Computational screening of metal-substituted HKUST-1 catalysts for chemical fixation of carbon dioxide into epoxides

Abstract

Developing high-performance catalysts for the chemical fixation of CO₂ into epoxides remains an ongoing hot yet challenging issue in the field of catalysis. Metal–organic frameworks (MOFs) represent an attractive type of catalyst candidate for this reaction due to their remarkable properties including large surface area, high stability, open channels, and permanent porosity. Although the Cu-HKUST-1 MOF has recently been shown to exhibit good activity towards CO₂ fixation, and a series of other isostructural analogues, i.e., M-HKUST-1 (M = Mo, Cr, Fe, Ru and Zn), have even been synthesized, there is no theoretical investigation on CO₂ cycloaddition catalyzed by both the parent and metal-substituted HKUST-1, to the best of our knowledge.
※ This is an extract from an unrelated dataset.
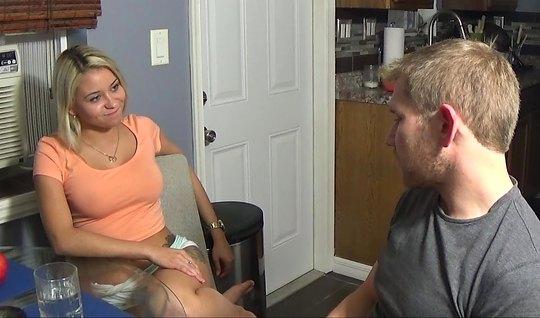 Блондинка согласилась прийти к парню домой и снять секс на к...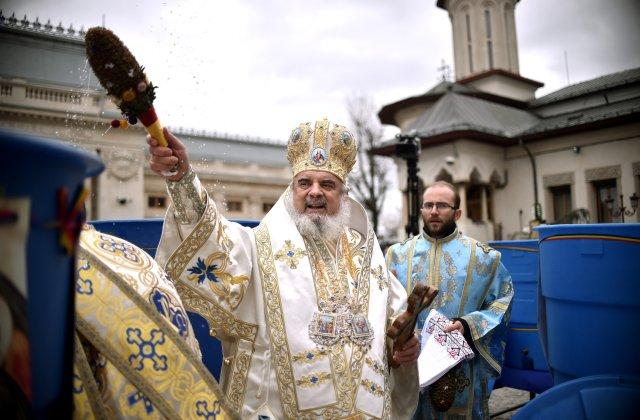 """Patriarhul Daniel: """"Este mare nevoie de multă rugăciune, solidaritate și ajutorare frățească"""""""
In this work, with the attempt to design powerful catalysts, we computationally screened a series of M-HKUST-1 systems (M = Mo, Cr, Ti, Cu, W, Sc, Fe, Ru, Zn, Cd, and V) in the presence of quaternary ammonium salts (TBAX, X = F, Cl, Br, and I) for catalytic activity toward the synthesis of cyclic carbonates from propylene oxide (PO) and CO₂. Of these, several M-HKUST-1 systems (M = Cr, W, Fe, Zn, and Cd) were predicted to exceed the performance of the original Cu-HKUST-1 reported experimentally for CO₂ chemical conversion based on the rate-limiting energy barrier. In particular, W-HKUST-1 was predicted to be the most promising catalyst within the screened M-HKUST-1 series. In addition, for Cu-HKUST-1, the catalyst system containing Br⁻ is more efficient than the one containing F⁻, Cl⁻ and I⁻. The proton attachment energy of the X⁻ anion is a suitable descriptor for screening promising co-catalytic materials for the specific reaction. The present computational investigation would greatly enrich the CO₂–PO reaction catalyzed by M-HKUST-1/TBAX, and provide a valuable guideline for the design of more powerful MOFs/IL catalysts.